I'm not only obsessed with baking from scratch, I'm also very obsessed with using fresh ingredients in my baking whenever I can.

It's rhubarb season. You'll see them every time you turn around at the produce section in grocery stores. However, I just want to use those freshly cut from the garden. I want to do that because I hear people talked about what they made with their "garden fresh" rhubarb and how onderful they are all the time.

I don't have any rhubarb in my garden but my friend Karen does. Karen was generous enough to picked a big bunch of rhubarb for me to make this beautiful dessert.

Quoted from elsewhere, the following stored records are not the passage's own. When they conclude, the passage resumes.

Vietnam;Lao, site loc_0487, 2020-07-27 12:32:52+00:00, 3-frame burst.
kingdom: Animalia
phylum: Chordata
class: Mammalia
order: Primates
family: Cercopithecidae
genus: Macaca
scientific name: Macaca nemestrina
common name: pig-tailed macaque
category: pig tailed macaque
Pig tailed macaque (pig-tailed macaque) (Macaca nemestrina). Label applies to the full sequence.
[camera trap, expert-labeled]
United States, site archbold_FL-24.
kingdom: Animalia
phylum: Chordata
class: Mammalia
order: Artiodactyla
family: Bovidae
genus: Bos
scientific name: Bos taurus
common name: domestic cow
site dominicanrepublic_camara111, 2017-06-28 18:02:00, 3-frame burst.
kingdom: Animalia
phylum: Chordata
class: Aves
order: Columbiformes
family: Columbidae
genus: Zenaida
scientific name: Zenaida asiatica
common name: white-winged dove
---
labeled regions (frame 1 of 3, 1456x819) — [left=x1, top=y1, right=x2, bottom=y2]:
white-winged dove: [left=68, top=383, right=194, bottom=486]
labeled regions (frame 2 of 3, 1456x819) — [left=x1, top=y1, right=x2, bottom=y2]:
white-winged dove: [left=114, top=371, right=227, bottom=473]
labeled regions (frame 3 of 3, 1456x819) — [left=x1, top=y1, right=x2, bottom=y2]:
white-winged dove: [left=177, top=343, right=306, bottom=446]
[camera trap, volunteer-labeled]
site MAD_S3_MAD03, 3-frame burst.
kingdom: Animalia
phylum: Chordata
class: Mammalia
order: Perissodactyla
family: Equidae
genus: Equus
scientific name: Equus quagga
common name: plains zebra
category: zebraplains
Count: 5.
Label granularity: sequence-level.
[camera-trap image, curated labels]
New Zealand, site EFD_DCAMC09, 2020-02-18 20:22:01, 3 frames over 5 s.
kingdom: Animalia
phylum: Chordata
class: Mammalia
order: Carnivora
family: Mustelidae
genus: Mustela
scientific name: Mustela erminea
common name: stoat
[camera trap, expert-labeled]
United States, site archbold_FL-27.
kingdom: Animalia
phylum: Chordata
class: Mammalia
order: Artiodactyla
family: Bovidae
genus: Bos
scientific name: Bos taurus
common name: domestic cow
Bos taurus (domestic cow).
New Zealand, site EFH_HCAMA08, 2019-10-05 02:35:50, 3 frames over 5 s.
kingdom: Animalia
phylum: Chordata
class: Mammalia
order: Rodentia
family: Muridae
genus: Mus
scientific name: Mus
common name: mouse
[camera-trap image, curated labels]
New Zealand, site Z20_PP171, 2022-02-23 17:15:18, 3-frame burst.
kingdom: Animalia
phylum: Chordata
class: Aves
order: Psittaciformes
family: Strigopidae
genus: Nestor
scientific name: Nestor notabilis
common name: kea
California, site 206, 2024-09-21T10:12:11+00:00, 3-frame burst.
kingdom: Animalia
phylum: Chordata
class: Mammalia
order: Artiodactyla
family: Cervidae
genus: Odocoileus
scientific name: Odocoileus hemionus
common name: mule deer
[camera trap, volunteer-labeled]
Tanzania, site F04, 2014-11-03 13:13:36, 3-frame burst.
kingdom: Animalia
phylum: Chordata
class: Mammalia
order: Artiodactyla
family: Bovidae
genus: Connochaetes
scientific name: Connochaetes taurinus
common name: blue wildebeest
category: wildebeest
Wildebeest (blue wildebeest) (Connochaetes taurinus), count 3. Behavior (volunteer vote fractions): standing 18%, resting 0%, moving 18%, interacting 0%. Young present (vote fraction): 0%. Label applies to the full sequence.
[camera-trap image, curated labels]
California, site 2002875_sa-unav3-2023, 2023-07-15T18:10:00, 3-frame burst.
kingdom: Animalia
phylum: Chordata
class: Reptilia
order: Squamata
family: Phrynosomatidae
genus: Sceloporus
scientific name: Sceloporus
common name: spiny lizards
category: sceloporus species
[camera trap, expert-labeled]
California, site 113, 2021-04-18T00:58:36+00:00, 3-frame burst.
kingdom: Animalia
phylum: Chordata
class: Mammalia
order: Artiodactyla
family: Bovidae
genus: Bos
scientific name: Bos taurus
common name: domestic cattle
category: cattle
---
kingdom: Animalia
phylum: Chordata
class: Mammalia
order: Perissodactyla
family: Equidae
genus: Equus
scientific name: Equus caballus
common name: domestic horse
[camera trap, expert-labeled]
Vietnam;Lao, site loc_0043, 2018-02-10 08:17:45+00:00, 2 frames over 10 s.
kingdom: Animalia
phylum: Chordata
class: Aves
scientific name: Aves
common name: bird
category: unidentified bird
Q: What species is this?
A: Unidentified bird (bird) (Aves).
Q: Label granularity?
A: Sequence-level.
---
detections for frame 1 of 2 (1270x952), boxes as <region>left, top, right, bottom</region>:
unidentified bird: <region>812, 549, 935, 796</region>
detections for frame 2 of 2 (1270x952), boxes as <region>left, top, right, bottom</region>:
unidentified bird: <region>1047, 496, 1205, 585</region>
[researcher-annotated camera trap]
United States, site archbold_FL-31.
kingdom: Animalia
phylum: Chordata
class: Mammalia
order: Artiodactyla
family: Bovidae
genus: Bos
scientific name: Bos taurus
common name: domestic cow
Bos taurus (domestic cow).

I have tried rhubarb dessert before but this is my first time using it in my baking. I did a bit of research on the internet on how to prepare rhubarb and trimmed all the rhubarb that Karen gave me. I can't tell you how excited I was: nothing beats fresh vegetables or fruit from the garden!

Again, this is another recipe from Claudia Fleming's The Last Course. Did anyone other than Fleming had thought about using rhubarb and rose together? I have to say this is one of the best food combination. For once, rose is playing the supportive role. The earthiness from the rose preserves and rose water rounded out the sharp, tart flavour of rhubarb beautifully. Rose also makes an ordinary rhubarb cobbler become an elegant dessert that's romantic enough for a proposal dinner.

I'm terrible with gardening but for sure next year, I'll plant my own rhubarb!

Sunday, April 19, 2009

Valentine's Day Cupcakes

Since I was back to work after my 13 months long maternity leave, I have not had a chance to update my blog. It was hard to find time to bake too.

I was into making cupcakes after Sarah's birthday. I made some cupcakes for Valentine's Day, using rolled fondant. I also used rolled fondant to make mini ladybugs for decoration. Maybe I shouldn't say "mini" because they are real-size ladybugs.

I made 2 dozen regular size and 1 dozen mini cupcakes, planning to sell them at the office. I was going to donate the proceeds to charity. However, it took me two nights to finish decorating them (my evenings are very short now because of Sarah) and I didn't feel right to sell "day-old" bake goods. So, I simply gave them away at the office to whoever has kids at home.

It was really fun working with rolled fondant. I bought a 4lb-tub fondant and ready to roll!